Date of Publication:2017-01-20

Journal:IET CONTROL THEORY AND APPLICATIONS

Included Journals:SCIE、EI

Volume:11

Issue:2

Page Number:291-300

ISSN No.:1751-8644

Key Words:sampled data systems; parameter estimation; continuous time systems; iterative methods; computational efficiency; noise model; prediction error method; plant model; instrumental variable method; two-step iterative procedure; plant-noise model decomposition; Box-Jenkins structure; irregularly sampled data; continuous-time Box-Jenkins model parameter estimation

Abstract:This study investigates the estimation of continuous-time Box-Jenkins model parameters from irregularly sampled data.
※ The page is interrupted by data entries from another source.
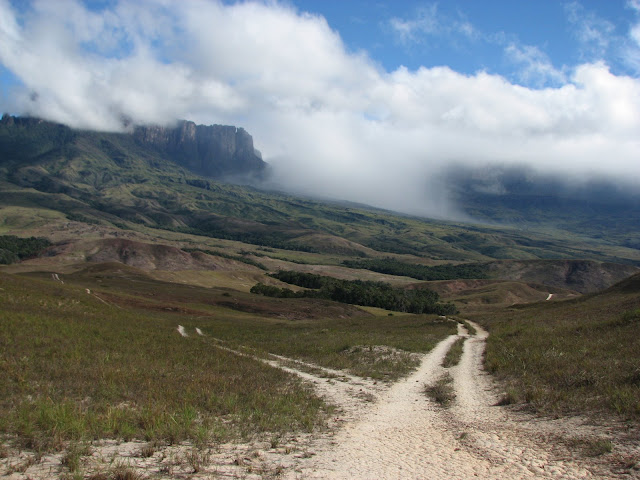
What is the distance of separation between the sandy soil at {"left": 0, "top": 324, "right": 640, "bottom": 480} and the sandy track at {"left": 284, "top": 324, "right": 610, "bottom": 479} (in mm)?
25

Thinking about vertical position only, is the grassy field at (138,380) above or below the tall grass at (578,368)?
below

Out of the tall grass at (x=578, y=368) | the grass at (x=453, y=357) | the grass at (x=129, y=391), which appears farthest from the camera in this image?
the grass at (x=453, y=357)

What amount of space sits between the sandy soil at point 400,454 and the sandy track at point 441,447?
0.08 feet

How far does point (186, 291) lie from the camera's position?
9844 centimetres

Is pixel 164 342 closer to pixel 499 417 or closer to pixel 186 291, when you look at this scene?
pixel 499 417

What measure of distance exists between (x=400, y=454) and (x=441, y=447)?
54.1 inches

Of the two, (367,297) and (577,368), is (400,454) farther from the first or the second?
(367,297)

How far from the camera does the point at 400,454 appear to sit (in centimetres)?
1072

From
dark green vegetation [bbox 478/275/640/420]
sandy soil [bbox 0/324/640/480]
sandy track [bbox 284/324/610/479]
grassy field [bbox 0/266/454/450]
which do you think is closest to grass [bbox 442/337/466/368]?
grassy field [bbox 0/266/454/450]

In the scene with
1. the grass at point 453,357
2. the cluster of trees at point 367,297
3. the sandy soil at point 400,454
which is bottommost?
the cluster of trees at point 367,297

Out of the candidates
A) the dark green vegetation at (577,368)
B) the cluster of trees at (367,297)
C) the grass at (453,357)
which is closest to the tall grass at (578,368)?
the dark green vegetation at (577,368)

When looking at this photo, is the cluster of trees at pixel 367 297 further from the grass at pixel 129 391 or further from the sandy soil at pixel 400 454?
the sandy soil at pixel 400 454

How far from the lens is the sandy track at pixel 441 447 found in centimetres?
945

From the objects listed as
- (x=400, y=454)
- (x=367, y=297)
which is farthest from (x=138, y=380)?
(x=367, y=297)
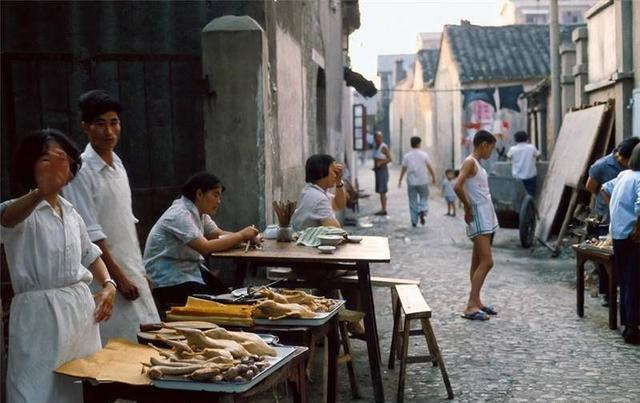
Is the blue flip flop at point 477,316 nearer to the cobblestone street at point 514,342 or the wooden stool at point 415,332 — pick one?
the cobblestone street at point 514,342

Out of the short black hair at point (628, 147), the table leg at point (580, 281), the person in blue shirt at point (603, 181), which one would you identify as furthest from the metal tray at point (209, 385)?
the person in blue shirt at point (603, 181)

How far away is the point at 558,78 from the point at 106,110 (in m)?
13.1

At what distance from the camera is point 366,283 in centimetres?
561

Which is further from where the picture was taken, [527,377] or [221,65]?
[221,65]

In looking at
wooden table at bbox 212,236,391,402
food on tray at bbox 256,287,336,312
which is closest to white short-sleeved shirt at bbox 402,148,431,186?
wooden table at bbox 212,236,391,402

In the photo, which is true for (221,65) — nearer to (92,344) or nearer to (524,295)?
(92,344)

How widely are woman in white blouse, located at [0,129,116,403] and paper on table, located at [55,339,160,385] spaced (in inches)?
3.2

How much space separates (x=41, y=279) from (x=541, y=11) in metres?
43.8

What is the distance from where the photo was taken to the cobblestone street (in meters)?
5.83

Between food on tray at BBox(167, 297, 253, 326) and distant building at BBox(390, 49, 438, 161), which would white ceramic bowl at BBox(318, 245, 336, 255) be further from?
distant building at BBox(390, 49, 438, 161)

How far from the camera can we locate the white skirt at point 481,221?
26.7 feet

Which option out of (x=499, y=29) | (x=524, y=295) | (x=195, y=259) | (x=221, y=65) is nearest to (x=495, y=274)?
(x=524, y=295)

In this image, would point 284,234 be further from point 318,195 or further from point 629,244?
point 629,244

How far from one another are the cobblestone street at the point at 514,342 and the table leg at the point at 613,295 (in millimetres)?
103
The Box-Jenkins structure has been successful in describing systems subject to coloured noise, since it contains two sub-models that feature the characteristics of both plant and noise systems. Based on plant-noise model decomposition, a two-step iterative procedure is proposed to solve the estimation problem, which consists of an instrumental variable method for the plant model and a prediction error method for the noise model. The proposed method is of low complexity and shows good estimation robustness and accuracy. Implementation issues are discussed to improve the computational efficiency. Numerical examples are presented to demonstrate the effectiveness of the proposed method.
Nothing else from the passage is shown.